## Task brief
Your job is to copy the data that follows exactly, every line included.
= Beginning of Section =
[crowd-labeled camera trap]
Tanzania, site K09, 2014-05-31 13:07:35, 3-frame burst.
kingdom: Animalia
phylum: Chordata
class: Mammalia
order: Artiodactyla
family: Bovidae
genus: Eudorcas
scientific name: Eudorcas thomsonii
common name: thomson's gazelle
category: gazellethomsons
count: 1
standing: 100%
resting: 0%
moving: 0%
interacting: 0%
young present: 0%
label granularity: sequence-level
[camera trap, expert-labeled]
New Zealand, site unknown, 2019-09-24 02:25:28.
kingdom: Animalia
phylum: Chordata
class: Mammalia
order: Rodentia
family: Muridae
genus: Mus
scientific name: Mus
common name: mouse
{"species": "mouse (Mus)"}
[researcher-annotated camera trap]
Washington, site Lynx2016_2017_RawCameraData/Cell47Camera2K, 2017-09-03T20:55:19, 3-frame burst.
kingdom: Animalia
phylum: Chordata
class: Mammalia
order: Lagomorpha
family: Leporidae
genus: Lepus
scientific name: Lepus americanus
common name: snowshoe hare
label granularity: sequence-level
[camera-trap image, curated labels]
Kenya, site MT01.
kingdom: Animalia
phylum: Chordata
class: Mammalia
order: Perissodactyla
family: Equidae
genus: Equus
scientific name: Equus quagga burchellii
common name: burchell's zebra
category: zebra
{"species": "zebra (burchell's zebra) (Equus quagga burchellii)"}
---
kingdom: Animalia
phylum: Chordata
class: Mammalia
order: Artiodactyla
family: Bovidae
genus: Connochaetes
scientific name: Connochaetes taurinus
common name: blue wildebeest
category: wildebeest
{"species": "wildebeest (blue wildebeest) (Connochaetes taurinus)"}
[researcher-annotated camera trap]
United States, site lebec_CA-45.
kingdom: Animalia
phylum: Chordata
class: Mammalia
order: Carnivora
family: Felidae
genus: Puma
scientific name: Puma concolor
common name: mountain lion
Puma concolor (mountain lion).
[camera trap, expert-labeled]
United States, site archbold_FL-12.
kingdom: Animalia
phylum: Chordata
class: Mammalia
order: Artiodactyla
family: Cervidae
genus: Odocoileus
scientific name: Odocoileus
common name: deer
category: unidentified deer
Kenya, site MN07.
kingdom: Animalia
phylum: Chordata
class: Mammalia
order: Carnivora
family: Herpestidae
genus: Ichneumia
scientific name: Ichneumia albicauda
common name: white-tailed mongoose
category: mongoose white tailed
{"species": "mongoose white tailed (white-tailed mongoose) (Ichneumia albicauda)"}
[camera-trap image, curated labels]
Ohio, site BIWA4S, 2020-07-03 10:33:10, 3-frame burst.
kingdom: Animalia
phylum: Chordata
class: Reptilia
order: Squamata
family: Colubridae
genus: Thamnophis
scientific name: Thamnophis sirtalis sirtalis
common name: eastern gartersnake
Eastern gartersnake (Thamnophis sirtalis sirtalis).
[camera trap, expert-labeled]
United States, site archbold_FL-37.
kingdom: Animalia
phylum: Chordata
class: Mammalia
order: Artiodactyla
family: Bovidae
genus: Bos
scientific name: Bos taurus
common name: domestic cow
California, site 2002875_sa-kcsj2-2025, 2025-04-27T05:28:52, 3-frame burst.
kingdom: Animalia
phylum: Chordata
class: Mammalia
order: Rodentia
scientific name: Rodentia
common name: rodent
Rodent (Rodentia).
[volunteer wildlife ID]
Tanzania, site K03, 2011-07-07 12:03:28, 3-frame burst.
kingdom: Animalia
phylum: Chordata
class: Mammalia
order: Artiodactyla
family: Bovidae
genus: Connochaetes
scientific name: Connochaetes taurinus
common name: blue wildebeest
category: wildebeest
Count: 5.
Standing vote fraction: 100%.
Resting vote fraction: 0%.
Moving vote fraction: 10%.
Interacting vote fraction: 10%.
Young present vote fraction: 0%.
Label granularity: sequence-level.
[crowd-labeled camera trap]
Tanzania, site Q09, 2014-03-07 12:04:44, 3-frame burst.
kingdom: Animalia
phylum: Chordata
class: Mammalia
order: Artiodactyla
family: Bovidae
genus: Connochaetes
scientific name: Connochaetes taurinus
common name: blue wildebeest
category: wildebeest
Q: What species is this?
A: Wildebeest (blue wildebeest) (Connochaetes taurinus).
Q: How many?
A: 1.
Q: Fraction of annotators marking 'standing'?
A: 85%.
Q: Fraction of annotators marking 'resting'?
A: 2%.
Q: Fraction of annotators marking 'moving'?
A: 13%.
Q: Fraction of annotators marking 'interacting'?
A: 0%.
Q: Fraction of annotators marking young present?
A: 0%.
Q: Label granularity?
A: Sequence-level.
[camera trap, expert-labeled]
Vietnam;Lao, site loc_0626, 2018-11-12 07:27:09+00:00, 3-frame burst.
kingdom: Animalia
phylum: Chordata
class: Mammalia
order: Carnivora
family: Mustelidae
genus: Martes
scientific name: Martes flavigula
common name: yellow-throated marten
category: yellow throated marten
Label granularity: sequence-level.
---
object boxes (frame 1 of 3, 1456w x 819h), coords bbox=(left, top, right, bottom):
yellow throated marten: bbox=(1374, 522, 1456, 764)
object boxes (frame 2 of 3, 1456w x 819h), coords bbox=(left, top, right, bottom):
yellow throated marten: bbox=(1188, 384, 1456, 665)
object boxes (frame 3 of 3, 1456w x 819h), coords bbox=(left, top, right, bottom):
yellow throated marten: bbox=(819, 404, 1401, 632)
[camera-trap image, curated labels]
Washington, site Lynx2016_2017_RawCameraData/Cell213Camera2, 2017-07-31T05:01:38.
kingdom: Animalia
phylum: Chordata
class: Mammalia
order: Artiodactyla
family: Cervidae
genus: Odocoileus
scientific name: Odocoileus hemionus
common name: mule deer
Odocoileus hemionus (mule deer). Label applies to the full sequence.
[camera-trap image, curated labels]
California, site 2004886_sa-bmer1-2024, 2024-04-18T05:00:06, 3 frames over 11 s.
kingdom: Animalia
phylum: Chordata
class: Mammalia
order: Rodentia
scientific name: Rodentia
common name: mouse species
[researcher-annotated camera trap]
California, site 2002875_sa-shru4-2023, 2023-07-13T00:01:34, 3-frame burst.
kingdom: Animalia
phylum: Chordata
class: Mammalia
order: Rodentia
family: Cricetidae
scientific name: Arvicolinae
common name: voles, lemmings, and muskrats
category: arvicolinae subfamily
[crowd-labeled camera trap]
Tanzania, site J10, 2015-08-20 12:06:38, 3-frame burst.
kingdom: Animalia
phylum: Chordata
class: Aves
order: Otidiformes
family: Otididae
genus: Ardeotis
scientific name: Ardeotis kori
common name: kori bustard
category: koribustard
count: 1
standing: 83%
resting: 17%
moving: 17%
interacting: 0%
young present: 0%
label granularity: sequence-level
= End of Section =
## Task solution
[crowd-labeled camera trap]
Tanzania, site K09, 2014-05-31 13:07:35, 3-frame burst.
kingdom: Animalia
phylum: Chordata
class: Mammalia
order: Artiodactyla
family: Bovidae
genus: Eudorcas
scientific name: Eudorcas thomsonii
common name: thomson's gazelle
category: gazellethomsons
count: 1
standing: 100%
resting: 0%
moving: 0%
interacting: 0%
young present: 0%
label granularity: sequence-level
[camera trap, expert-labeled]
New Zealand, site unknown, 2019-09-24 02:25:28.
kingdom: Animalia
phylum: Chordata
class: Mammalia
order: Rodentia
family: Muridae
genus: Mus
scientific name: Mus
common name: mouse
{"species": "mouse (Mus)"}
[researcher-annotated camera trap]
Washington, site Lynx2016_2017_RawCameraData/Cell47Camera2K, 2017-09-03T20:55:19, 3-frame burst.
kingdom: Animalia
phylum: Chordata
class: Mammalia
order: Lagomorpha
family: Leporidae
genus: Lepus
scientific name: Lepus americanus
common name: snowshoe hare
label granularity: sequence-level
[camera-trap image, curated labels]
Kenya, site MT01.
kingdom: Animalia
phylum: Chordata
class: Mammalia
order: Perissodactyla
family: Equidae
genus: Equus
scientific name: Equus quagga burchellii
common name: burchell's zebra
category: zebra
{"species": "zebra (burchell's zebra) (Equus quagga burchellii)"}
---
kingdom: Animalia
phylum: Chordata
class: Mammalia
order: Artiodactyla
family: Bovidae
genus: Connochaetes
scientific name: Connochaetes taurinus
common name: blue wildebeest
category: wildebeest
{"species": "wildebeest (blue wildebeest) (Connochaetes taurinus)"}
[researcher-annotated camera trap]
United States, site lebec_CA-45.
kingdom: Animalia
phylum: Chordata
class: Mammalia
order: Carnivora
family: Felidae
genus: Puma
scientific name: Puma concolor
common name: mountain lion
Puma concolor (mountain lion).
[camera trap, expert-labeled]
United States, site archbold_FL-12.
kingdom: Animalia
phylum: Chordata
class: Mammalia
order: Artiodactyla
family: Cervidae
genus: Odocoileus
scientific name: Odocoileus
common name: deer
category: unidentified deer
Kenya, site MN07.
kingdom: Animalia
phylum: Chordata
class: Mammalia
order: Carnivora
family: Herpestidae
genus: Ichneumia
scientific name: Ichneumia albicauda
common name: white-tailed mongoose
category: mongoose white tailed
{"species": "mongoose white tailed (white-tailed mongoose) (Ichneumia albicauda)"}
[camera-trap image, curated labels]
Ohio, site BIWA4S, 2020-07-03 10:33:10, 3-frame burst.
kingdom: Animalia
phylum: Chordata
class: Reptilia
order: Squamata
family: Colubridae
genus: Thamnophis
scientific name: Thamnophis sirtalis sirtalis
common name: eastern gartersnake
Eastern gartersnake (Thamnophis sirtalis sirtalis).
[camera trap, expert-labeled]
United States, site archbold_FL-37.
kingdom: Animalia
phylum: Chordata
class: Mammalia
order: Artiodactyla
family: Bovidae
genus: Bos
scientific name: Bos taurus
common name: domestic cow
California, site 2002875_sa-kcsj2-2025, 2025-04-27T05:28:52, 3-frame burst.
kingdom: Animalia
phylum: Chordata
class: Mammalia
order: Rodentia
scientific name: Rodentia
common name: rodent
Rodent (Rodentia).
[volunteer wildlife ID]
Tanzania, site K03, 2011-07-07 12:03:28, 3-frame burst.
kingdom: Animalia
phylum: Chordata
class: Mammalia
order: Artiodactyla
family: Bovidae
genus: Connochaetes
scientific name: Connochaetes taurinus
common name: blue wildebeest
category: wildebeest
Count: 5.
Standing vote fraction: 100%.
Resting vote fraction: 0%.
Moving vote fraction: 10%.
Interacting vote fraction: 10%.
Young present vote fraction: 0%.
Label granularity: sequence-level.
[crowd-labeled camera trap]
Tanzania, site Q09, 2014-03-07 12:04:44, 3-frame burst.
kingdom: Animalia
phylum: Chordata
class: Mammalia
order: Artiodactyla
family: Bovidae
genus: Connochaetes
scientific name: Connochaetes taurinus
common name: blue wildebeest
category: wildebeest
Q: What species is this?
A: Wildebeest (blue wildebeest) (Connochaetes taurinus).
Q: How many?
A: 1.
Q: Fraction of annotators marking 'standing'?
A: 85%.
Q: Fraction of annotators marking 'resting'?
A: 2%.
Q: Fraction of annotators marking 'moving'?
A: 13%.
Q: Fraction of annotators marking 'interacting'?
A: 0%.
Q: Fraction of annotators marking young present?
A: 0%.
Q: Label granularity?
A: Sequence-level.
[camera trap, expert-labeled]
Vietnam;Lao, site loc_0626, 2018-11-12 07:27:09+00:00, 3-frame burst.
kingdom: Animalia
phylum: Chordata
class: Mammalia
order: Carnivora
family: Mustelidae
genus: Martes
scientific name: Martes flavigula
common name: yellow-throated marten
category: yellow throated marten
Label granularity: sequence-level.
---
object boxes (frame 1 of 3, 1456w x 819h), coords bbox=(left, top, right, bottom):
yellow throated marten: bbox=(1374, 522, 1456, 764)
object boxes (frame 2 of 3, 1456w x 819h), coords bbox=(left, top, right, bottom):
yellow throated marten: bbox=(1188, 384, 1456, 665)
object boxes (frame 3 of 3, 1456w x 819h), coords bbox=(left, top, right, bottom):
yellow throated marten: bbox=(819, 404, 1401, 632)
[camera-trap image, curated labels]
Washington, site Lynx2016_2017_RawCameraData/Cell213Camera2, 2017-07-31T05:01:38.
kingdom: Animalia
phylum: Chordata
class: Mammalia
order: Artiodactyla
family: Cervidae
genus: Odocoileus
scientific name: Odocoileus hemionus
common name: mule deer
Odocoileus hemionus (mule deer). Label applies to the full sequence.
[camera-trap image, curated labels]
California, site 2004886_sa-bmer1-2024, 2024-04-18T05:00:06, 3 frames over 11 s.
kingdom: Animalia
phylum: Chordata
class: Mammalia
order: Rodentia
scientific name: Rodentia
common name: mouse species
[researcher-annotated camera trap]
California, site 2002875_sa-shru4-2023, 2023-07-13T00:01:34, 3-frame burst.
kingdom: Animalia
phylum: Chordata
class: Mammalia
order: Rodentia
family: Cricetidae
scientific name: Arvicolinae
common name: voles, lemmings, and muskrats
category: arvicolinae subfamily
[crowd-labeled camera trap]
Tanzania, site J10, 2015-08-20 12:06:38, 3-frame burst.
kingdom: Animalia
phylum: Chordata
class: Aves
order: Otidiformes
family: Otididae
genus: Ardeotis
scientific name: Ardeotis kori
common name: kori bustard
category: koribustard
count: 1
standing: 83%
resting: 17%
moving: 17%
interacting: 0%
young present: 0%
label granularity: sequence-level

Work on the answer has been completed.